Exercise tasks:
[1] Using the passage on the history of Mold, explain why Mold Castle was repeatedly fought over in the twelfth and thirteenth centuries.
[2] In the passage on the history of Mold, what does the Welsh name Yr Wyddgrug mean in English?

Quoted text:

· · ·

The unique name of the settlement originates either from the Norman-French ‘mont-hault’ (English: ‘high hill’) or from the Norman lord Robert de Montalt, who built the original motte and bailey castle in the town around 1140. Either way the name of the settlement probably developed to Mohault, before mutating again to Moald (in 1284) and finally to Moald (in 1341). The Welsh name for the settlement comes from a different origin than the English name, as Yr Wyddgrug means ‘the tomb mound’ in English.
Throughout the twelfth and thirteenth centuries, Mold Castle was continuously fought over by the Anglo-Norman rulers and the Princes of Gwynedd, who hoped to maintain their influence over the Perfeddwlad. So much so, Mold was considered a “royal stronghold” whilst in the possession of Gwynedd. Alas the castle was finally captured by the invading English forces of Edward I, during his invasion of Gwynedd in 1276-77, and its importance declined with the death of the last lord of de Montalt in 1329. Today the castle no longer remains, however the mounds of the motte and bailey are still in existence and have become a pleasant wooded area for people to walk around in.

· · ·

Source material:
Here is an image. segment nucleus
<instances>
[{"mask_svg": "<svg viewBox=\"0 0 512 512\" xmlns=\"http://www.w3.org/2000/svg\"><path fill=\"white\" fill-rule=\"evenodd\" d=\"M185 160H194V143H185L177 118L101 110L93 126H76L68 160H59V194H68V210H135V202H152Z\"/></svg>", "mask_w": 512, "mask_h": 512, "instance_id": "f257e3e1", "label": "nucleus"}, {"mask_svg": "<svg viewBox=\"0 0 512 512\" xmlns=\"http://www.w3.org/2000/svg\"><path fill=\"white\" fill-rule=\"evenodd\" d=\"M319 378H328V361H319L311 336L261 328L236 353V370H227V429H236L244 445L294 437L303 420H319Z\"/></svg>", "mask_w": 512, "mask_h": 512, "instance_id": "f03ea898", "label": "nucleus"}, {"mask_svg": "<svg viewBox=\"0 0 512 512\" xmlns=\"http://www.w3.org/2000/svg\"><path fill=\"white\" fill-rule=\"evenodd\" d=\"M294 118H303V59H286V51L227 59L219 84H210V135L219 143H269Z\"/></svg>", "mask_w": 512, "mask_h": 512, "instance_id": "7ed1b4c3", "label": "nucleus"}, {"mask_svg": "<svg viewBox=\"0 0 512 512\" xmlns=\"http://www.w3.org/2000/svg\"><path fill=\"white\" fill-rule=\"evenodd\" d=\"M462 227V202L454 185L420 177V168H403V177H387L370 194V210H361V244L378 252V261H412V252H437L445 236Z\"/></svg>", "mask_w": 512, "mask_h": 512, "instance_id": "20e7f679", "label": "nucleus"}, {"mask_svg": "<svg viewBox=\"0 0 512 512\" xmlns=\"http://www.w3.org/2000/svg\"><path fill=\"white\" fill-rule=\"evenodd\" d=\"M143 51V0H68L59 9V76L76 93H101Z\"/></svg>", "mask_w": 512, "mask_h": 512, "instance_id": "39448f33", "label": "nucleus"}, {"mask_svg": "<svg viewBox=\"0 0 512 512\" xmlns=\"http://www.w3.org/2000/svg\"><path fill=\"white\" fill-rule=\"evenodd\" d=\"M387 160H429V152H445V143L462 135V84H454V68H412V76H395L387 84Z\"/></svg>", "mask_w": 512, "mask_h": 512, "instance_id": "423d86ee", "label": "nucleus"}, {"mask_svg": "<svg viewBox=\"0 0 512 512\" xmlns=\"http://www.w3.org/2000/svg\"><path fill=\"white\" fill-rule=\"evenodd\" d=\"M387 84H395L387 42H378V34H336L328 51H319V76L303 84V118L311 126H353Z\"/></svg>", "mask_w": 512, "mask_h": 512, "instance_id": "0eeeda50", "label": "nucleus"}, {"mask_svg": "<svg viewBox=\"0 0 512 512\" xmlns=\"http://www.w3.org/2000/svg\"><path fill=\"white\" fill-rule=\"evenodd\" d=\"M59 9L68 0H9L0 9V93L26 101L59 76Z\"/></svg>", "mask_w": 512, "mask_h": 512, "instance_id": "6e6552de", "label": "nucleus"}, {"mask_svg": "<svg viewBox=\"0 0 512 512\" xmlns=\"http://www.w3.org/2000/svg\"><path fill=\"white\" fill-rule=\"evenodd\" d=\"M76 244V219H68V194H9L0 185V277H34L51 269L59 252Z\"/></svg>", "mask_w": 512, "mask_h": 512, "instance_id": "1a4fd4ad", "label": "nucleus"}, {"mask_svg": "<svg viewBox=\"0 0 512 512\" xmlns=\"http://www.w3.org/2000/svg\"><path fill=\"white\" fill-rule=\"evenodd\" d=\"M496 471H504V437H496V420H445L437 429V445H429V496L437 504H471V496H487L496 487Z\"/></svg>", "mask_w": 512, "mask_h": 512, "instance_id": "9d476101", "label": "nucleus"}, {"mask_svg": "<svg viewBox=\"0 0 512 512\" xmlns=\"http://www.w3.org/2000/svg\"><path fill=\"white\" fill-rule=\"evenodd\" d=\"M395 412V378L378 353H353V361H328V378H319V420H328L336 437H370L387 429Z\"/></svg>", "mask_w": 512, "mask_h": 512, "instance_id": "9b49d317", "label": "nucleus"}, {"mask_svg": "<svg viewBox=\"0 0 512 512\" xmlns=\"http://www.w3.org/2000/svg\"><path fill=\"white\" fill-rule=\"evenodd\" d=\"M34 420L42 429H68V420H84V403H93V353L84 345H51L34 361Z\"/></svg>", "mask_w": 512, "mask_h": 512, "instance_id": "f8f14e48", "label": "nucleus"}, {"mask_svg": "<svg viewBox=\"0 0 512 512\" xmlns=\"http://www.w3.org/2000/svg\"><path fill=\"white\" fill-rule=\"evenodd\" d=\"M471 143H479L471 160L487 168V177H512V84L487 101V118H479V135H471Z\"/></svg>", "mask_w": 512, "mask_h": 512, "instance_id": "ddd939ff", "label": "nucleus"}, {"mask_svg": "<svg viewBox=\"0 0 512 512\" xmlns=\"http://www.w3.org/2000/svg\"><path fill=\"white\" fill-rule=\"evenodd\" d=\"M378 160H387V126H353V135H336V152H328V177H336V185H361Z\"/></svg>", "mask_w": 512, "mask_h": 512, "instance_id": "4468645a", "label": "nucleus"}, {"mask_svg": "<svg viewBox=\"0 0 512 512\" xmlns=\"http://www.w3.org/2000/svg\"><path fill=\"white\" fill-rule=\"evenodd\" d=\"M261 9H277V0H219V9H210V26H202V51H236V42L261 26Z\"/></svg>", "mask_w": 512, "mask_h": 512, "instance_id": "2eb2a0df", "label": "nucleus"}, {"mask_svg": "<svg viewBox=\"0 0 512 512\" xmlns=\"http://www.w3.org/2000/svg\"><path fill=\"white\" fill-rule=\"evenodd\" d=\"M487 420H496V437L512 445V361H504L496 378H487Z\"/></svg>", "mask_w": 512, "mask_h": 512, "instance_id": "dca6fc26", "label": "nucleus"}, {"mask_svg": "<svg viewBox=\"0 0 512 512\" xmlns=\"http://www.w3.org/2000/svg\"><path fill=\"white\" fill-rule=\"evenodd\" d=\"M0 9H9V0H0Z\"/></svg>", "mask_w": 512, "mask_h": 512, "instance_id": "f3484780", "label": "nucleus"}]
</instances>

· · ·

Responses:
[1] Mold Castle was contested between the Anglo-Norman rulers and the Princes of Gwynedd. The Princes of Gwynedd hoped to maintain their influence over the Perfeddwlad.

[2] It means "the tomb mound."